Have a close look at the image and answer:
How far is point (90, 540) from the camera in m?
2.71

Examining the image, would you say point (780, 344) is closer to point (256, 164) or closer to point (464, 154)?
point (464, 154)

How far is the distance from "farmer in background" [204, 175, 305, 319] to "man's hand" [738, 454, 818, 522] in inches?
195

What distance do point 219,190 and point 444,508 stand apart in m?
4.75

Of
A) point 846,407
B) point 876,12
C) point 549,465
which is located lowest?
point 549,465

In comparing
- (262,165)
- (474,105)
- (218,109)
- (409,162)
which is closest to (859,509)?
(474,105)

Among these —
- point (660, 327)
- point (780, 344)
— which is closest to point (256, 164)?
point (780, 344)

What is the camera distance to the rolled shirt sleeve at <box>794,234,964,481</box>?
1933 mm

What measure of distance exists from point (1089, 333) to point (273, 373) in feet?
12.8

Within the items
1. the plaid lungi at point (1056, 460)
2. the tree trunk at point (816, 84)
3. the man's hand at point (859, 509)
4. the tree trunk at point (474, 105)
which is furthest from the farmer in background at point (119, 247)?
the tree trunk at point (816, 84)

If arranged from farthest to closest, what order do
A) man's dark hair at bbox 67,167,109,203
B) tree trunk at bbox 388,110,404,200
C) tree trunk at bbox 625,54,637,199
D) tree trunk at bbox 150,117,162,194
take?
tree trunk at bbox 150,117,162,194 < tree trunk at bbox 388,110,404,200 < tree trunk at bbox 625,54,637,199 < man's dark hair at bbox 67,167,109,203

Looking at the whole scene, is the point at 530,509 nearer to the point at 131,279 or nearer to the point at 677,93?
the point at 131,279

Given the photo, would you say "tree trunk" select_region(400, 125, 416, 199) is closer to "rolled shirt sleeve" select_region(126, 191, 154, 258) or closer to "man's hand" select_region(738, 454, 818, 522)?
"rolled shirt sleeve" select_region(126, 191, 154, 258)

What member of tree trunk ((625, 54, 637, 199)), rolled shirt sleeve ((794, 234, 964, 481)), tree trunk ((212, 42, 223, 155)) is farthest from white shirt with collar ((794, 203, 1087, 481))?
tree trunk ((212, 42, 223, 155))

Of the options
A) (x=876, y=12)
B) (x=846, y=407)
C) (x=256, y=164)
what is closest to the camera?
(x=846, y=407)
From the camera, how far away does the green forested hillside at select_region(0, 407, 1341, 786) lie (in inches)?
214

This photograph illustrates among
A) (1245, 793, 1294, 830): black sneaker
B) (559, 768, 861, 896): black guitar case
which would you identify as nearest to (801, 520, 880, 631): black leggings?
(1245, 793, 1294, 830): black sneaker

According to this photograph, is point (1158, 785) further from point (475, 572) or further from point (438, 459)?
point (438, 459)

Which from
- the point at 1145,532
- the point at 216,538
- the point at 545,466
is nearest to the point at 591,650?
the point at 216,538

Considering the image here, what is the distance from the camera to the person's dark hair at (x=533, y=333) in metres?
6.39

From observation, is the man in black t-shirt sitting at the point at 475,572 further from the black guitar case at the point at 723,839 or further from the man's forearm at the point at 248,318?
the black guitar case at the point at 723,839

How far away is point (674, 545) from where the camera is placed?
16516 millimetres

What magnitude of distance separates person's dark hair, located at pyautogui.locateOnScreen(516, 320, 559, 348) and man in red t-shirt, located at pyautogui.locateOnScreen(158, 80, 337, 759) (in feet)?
——————————
Write out the listing lines starting at the line that contains "Considering the image" and ending at the line that contains "16516 millimetres", both included, and nothing else.

Considering the image here, what is the distance from the camera to the person's dark hair at (x=533, y=333) in metres?
6.39

From observation, is the man in black t-shirt sitting at the point at 475,572 further from the black guitar case at the point at 723,839 or further from the man's forearm at the point at 248,318?
the black guitar case at the point at 723,839

How far away is point (674, 545) from where the camera is placed?
16516 millimetres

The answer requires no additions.